**WORK REQUIRED**
Update the data starting at the line that contains "What is the separation" and continuing through the end, replacing "bronze bell" with "iron bell". Reproduce only those lines, with everything else left unchanged.

**ENTRIES SHOWN**
▶

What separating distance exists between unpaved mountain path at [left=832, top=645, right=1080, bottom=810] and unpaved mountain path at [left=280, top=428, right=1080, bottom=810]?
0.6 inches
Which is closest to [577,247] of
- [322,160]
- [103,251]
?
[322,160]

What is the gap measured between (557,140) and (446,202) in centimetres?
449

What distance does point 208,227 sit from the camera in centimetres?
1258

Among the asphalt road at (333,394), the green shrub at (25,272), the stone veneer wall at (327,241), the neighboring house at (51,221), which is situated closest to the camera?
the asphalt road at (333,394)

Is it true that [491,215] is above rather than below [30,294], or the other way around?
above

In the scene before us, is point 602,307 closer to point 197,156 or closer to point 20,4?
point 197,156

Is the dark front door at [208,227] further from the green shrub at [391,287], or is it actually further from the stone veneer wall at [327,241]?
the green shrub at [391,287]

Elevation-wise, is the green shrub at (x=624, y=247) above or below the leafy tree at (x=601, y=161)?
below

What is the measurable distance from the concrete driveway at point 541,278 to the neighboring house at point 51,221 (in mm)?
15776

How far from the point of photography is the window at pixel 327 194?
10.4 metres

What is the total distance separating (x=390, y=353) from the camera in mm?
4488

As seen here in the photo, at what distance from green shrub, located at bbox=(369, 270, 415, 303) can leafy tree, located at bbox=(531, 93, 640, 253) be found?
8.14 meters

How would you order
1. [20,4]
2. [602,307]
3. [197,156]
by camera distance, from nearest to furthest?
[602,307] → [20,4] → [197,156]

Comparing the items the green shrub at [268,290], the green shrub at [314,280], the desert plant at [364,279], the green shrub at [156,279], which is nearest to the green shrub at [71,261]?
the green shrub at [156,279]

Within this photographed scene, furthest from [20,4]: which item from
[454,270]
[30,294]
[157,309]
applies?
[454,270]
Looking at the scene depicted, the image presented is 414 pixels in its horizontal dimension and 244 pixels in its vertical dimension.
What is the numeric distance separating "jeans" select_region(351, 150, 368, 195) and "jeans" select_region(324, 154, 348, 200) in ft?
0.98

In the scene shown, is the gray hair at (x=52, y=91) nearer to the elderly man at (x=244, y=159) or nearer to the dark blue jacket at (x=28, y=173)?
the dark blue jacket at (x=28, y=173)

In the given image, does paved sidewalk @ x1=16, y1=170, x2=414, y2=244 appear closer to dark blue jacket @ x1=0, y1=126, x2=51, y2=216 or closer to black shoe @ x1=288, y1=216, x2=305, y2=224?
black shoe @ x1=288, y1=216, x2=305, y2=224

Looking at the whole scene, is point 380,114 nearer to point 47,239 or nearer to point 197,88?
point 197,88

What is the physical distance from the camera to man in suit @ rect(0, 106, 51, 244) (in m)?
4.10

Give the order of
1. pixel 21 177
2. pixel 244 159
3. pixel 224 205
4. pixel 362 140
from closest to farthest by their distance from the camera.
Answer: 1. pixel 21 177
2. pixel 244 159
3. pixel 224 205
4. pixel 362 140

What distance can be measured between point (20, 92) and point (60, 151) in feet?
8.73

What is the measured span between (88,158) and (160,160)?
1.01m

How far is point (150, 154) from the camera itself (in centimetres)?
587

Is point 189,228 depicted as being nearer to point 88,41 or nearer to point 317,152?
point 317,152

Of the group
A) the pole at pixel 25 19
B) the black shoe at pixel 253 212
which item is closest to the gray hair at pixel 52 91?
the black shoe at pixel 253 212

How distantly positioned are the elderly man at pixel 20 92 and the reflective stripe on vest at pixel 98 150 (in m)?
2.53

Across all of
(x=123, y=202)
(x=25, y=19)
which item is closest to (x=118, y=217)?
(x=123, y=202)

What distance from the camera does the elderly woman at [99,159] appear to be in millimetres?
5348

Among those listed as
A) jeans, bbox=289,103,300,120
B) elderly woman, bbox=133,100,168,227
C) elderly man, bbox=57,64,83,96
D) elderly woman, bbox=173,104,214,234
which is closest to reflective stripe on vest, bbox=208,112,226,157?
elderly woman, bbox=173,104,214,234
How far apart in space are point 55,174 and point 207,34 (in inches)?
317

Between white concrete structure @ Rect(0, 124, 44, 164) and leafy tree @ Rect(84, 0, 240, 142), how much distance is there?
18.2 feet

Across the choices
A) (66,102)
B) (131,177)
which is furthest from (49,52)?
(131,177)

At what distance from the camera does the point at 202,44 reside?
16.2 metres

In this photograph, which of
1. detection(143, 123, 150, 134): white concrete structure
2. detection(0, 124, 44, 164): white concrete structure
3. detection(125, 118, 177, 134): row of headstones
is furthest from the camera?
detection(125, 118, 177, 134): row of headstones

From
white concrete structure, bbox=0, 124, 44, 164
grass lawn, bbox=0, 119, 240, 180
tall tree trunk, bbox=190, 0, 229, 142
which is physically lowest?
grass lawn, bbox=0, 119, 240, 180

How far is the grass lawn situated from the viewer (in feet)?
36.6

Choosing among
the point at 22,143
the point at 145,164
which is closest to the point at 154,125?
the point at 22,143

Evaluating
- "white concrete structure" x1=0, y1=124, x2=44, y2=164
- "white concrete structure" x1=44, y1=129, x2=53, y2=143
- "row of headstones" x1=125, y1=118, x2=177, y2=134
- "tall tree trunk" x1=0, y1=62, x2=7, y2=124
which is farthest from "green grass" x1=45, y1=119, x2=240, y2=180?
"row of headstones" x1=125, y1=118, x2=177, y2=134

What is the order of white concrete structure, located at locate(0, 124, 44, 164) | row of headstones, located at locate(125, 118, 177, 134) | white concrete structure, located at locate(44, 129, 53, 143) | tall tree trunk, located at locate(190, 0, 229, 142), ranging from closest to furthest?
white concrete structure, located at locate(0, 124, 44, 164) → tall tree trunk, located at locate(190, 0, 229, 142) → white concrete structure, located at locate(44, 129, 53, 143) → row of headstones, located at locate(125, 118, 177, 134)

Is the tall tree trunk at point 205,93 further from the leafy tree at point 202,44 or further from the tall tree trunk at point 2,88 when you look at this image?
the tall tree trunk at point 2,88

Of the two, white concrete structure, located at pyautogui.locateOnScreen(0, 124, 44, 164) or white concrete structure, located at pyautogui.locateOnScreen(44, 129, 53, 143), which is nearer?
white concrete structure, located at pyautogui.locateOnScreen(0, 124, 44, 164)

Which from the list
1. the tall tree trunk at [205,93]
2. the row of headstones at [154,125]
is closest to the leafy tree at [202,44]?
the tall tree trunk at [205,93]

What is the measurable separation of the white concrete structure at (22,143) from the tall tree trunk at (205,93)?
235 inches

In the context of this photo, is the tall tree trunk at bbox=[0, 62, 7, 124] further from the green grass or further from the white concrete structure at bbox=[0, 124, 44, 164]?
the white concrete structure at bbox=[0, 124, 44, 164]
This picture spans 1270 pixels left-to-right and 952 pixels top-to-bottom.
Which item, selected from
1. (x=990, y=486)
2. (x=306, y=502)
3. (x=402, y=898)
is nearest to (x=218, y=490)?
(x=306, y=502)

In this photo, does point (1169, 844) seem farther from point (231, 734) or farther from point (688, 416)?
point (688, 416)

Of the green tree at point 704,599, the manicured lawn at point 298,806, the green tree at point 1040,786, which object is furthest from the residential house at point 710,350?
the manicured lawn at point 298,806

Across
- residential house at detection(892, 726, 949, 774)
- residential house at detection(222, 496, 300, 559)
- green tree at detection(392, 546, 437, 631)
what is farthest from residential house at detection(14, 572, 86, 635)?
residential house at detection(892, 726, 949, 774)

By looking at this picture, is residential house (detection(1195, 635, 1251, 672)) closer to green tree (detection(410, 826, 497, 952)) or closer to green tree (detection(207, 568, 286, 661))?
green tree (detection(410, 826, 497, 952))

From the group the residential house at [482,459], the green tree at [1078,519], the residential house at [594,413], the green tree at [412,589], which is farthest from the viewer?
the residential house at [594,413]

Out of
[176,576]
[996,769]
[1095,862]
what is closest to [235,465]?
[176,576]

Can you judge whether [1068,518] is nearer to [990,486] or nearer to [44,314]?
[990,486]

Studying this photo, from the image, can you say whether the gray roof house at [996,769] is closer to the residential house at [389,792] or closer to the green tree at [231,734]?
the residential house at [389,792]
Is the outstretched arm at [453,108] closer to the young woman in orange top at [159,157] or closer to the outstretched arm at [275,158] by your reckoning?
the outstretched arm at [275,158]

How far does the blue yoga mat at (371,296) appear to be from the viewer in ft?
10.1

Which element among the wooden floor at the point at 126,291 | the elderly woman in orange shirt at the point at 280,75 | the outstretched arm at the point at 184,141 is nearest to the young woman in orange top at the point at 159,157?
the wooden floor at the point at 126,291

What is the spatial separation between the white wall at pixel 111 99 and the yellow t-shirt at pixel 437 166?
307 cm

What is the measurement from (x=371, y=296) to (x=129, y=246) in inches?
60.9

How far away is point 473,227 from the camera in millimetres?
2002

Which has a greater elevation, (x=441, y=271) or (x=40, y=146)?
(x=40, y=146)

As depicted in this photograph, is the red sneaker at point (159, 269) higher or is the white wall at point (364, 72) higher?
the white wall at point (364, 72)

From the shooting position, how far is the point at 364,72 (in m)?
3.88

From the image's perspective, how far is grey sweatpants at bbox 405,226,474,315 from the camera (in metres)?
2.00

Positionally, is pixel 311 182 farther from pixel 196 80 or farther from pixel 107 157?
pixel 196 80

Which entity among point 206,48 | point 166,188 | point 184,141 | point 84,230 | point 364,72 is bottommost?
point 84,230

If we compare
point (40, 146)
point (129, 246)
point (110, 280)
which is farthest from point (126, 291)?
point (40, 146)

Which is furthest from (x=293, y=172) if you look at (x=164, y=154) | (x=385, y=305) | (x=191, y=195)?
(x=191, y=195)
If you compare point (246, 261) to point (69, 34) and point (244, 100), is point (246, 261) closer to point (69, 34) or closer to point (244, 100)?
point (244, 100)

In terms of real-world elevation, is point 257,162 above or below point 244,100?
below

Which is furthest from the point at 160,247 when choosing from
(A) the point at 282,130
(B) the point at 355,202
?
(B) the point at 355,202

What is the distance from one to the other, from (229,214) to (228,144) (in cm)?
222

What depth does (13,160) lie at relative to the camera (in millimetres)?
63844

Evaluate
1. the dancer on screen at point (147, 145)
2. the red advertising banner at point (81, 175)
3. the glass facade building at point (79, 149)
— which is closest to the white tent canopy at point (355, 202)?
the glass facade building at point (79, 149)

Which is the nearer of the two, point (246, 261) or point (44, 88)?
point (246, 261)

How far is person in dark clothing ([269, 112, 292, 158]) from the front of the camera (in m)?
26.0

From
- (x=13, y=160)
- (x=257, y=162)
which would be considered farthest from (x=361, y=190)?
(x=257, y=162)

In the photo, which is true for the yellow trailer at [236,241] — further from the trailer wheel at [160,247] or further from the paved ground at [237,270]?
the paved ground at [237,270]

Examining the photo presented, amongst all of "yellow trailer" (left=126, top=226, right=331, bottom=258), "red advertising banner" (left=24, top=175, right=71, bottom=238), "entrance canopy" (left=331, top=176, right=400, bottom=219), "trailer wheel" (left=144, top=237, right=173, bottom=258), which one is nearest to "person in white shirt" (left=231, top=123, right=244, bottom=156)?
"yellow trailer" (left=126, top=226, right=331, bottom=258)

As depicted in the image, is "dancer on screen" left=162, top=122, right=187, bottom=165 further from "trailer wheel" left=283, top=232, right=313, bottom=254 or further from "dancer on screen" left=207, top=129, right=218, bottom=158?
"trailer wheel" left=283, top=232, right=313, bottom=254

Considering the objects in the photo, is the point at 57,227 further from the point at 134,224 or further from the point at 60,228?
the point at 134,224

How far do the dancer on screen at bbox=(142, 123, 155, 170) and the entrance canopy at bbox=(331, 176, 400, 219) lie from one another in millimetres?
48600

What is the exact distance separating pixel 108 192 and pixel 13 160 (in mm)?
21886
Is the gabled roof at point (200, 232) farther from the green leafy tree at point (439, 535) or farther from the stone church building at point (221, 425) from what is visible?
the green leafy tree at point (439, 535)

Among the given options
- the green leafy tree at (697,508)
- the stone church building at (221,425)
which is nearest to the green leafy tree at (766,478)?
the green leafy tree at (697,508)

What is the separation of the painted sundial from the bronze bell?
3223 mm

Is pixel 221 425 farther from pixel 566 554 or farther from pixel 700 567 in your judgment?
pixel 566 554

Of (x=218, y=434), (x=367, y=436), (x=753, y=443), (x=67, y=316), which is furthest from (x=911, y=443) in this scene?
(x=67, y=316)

◀

**OUTPUT OF THE TASK**
What is the separation of the painted sundial from the iron bell?
3223 mm

Is pixel 221 425 farther from pixel 566 554 or farther from pixel 700 567 in your judgment?
pixel 566 554

Of (x=218, y=434), (x=367, y=436), (x=753, y=443), (x=67, y=316), which is furthest from (x=911, y=443) in this scene?
(x=67, y=316)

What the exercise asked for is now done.